The first books appeared in 1982, when I first began selling new books in an independent book store here in Carlisle. (The founding of Whistlestop Bookshop was three years away.) I still have my copies of Hawthorne, Melville, and Whitman. I won’t tell you how many of the 300+ to date I have acquired, but I am happy to say I never regretted one. The books are remarkably beautiful and efficient and scholarly and finely-made. They are sometimes the only respectable edition available (beware of photo-offset print-on-demand editions!). The accompanying chronologies and notes and textual discussions of every volume are a joy and an education. I cannot praise them too highly.
This listing is what I carry in the store. If you would like other volumes, send me an e-mail or call the store. Enjoy browsing, buying, and owning landmark definitive editions of great writers or great American subjects.
The listings are alphabetical by author except for new or recent anthologies at the top. Older anthologies are at the bottom of the page.
All James Baldwin titles and Ursula K. Le Guin titles are on the respective pages of the authors.
Maxine Hong Kingston: The Woman Warrior, China Men, Tripmaster Monkey: His Fake Book, Other Writings
Maxine Hong Kingston: The Woman Warrior, China Men, Tripmaster Monkey: His Fake Book, Other Writings
The largest and most comprehensive edition of our foremost Asian American writer: three classic books and additional writings, many rare, that together offer a vivid and searching portrait of immigrant experience and American dreams.
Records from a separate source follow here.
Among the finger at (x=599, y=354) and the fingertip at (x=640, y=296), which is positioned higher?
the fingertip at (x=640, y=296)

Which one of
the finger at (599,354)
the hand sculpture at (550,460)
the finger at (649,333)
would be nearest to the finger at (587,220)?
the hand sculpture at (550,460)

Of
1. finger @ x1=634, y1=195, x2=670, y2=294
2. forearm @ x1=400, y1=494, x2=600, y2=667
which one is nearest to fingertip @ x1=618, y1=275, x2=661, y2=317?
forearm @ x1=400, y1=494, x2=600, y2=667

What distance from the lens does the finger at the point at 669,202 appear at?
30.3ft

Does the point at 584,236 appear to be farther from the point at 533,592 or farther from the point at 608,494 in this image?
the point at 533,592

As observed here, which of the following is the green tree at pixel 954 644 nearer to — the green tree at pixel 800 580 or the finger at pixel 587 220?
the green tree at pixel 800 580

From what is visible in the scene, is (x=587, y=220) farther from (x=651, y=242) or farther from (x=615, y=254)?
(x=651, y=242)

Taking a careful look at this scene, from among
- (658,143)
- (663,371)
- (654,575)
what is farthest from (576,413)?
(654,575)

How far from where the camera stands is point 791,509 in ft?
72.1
Maxine Hong Kingston made a stunning entrance on the American literary scene with The Woman Warrior (1976), her “memoirs of a childhood among ghosts.” Not only an account of growing up poor and Chinese American in the San Joaquin Valley, it was also an audacious feat of imaginative transformation and pathbreaking work of feminist autobiography, drawing on ancient myths and the family stories her mother brought over from China to make sense of a transformed life in America.
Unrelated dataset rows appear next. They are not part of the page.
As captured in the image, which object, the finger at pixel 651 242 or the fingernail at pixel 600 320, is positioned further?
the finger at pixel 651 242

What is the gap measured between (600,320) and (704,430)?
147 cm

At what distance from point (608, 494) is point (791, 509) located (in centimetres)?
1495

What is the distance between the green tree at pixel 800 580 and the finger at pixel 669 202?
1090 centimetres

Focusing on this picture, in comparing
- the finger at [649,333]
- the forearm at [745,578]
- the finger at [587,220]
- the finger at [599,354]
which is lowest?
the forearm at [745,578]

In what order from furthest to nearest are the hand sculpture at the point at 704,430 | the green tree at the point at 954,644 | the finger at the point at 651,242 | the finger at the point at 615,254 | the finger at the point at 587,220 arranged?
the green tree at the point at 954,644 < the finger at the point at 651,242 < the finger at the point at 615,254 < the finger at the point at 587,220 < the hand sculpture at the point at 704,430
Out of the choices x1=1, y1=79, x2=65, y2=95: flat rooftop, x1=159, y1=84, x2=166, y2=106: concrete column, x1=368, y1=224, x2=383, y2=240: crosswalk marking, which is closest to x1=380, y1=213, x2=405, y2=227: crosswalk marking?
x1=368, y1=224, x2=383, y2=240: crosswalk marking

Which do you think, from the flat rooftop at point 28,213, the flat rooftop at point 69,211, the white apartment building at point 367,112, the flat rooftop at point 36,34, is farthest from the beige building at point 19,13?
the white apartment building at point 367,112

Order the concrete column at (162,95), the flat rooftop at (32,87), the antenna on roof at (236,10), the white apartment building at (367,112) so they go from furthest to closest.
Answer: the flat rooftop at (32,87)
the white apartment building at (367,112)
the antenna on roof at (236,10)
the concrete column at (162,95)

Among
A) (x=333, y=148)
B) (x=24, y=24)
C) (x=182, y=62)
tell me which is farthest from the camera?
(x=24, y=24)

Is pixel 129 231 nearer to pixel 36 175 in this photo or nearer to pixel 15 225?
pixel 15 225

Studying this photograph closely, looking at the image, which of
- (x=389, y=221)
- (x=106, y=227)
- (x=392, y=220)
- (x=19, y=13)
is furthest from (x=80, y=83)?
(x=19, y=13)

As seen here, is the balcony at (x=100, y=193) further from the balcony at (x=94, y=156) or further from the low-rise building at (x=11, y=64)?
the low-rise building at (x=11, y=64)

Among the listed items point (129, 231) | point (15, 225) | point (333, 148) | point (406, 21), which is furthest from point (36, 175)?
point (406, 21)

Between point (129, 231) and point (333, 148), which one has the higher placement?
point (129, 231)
A companion to The Woman Warrior, which she called her “mother-book,” Kingston’s “father-book” China Men (1980) spreads out across a large geographical and historical canvas to envision the lives of her male relatives who immigrated to America. Taken together, The Woman Warrior and China Men offer a profound, kaleidoscopic, genre-defying narrative of the American experience.
Kingston’s third book, Tripmaster Monkey: His Fake Book (1989), is the wildly inventive story of Wittman Ah Sing, a Berkeley graduate student whose experience of the San Francisco Beat scene transforms his understanding of his own Chinese heritage.
Rounding out the volume are a series of essays from 1978 reflecting on her life in Hawaii, later collected as Hawai‘i One Summer, personal musings whose subjects range from the contentions of a conference of Asian American writers to home-buying, surfing, and the work of the Beat poet Lew Welch.
Also included are hard-to-find essays about the creative process and Kingston’s exasperated, insightful account of how most of the reviewers of The Woman Warrior fell prey to lazy stereotypes about the “exotic” and “inscrutable” East.